Questioning Authority: What Does It Look Like?
It crosses boundaries. It is interprofessional, interdisciplinary, and respectful of individuals’ unique personal resources and contributions.
It advocates courageously for patients and families.
It uses science and art to humanize care.
For this issue of Creative Nursing, we found role models, exemplars, and stories of responses to educational and societal silos, inspired uses of simulation and art to humanize care, creative ways to recruit and retain valuable individuals in the nursing profession, and the application of nursing expertise to correct a scientific and cultural wrong number. The most moving story is by Joanne Dunn, from a health care skills simulation lab at the University of Worcester in England. Her depiction of a simulation of a typical busy unit on a typical morning moves us to reject the assumption that simulation lab exercises can never truly replicate what it means to be a nurse.
Questioning Authority: What is the Impact?
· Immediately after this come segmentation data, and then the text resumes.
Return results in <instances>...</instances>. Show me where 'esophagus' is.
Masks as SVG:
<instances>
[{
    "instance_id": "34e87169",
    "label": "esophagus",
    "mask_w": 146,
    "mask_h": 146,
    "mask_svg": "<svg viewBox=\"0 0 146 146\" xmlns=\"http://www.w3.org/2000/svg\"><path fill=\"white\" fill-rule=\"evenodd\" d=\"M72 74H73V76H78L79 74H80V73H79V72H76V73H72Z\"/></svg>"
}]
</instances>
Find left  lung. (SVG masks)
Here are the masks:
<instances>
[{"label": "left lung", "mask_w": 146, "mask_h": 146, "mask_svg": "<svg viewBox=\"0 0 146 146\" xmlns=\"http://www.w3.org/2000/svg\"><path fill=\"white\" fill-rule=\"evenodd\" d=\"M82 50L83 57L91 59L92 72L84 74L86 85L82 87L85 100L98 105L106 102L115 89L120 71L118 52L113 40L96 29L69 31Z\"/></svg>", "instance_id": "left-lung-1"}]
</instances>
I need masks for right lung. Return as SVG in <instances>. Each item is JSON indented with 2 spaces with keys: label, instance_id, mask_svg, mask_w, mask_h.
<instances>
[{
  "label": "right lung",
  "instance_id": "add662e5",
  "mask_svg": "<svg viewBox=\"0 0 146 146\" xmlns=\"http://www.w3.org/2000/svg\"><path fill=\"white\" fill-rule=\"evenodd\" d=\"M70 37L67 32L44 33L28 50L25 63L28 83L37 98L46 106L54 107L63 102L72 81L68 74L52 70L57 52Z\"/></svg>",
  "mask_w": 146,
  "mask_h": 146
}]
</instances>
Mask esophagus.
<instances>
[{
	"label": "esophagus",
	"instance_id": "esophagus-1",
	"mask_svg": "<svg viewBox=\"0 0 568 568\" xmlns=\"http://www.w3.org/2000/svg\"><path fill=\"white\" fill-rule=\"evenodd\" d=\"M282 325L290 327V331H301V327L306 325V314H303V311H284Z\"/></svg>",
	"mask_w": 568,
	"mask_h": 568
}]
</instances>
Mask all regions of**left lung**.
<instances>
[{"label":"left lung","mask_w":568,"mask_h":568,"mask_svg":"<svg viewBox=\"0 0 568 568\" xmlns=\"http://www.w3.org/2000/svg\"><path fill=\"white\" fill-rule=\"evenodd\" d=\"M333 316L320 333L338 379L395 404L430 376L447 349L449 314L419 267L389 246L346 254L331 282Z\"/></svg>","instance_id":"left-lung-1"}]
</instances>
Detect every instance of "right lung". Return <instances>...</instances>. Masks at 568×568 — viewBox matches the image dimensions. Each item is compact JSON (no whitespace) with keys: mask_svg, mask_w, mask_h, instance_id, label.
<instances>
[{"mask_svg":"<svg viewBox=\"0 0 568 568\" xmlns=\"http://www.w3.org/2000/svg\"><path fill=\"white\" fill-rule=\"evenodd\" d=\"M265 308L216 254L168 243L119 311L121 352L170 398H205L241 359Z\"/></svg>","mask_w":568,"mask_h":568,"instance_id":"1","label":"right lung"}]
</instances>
In this issue of Creative Nursing we explored the impact on both process and outcomes, for both patients and those who care for them, in all arenas. We highlight a nurse theorist (Margaret Newman) who went against prevailing views of what constitutes health and illness; a biomedical scientist who questions currently accepted treatment for patients with breast carcinoma in situ; and a nurse and former Minnesota state senator who found the legislature to be a practice setting in which challenging assumptions and demanding reliable, authoritative, scientific justification for existing or new law is the major function of the role.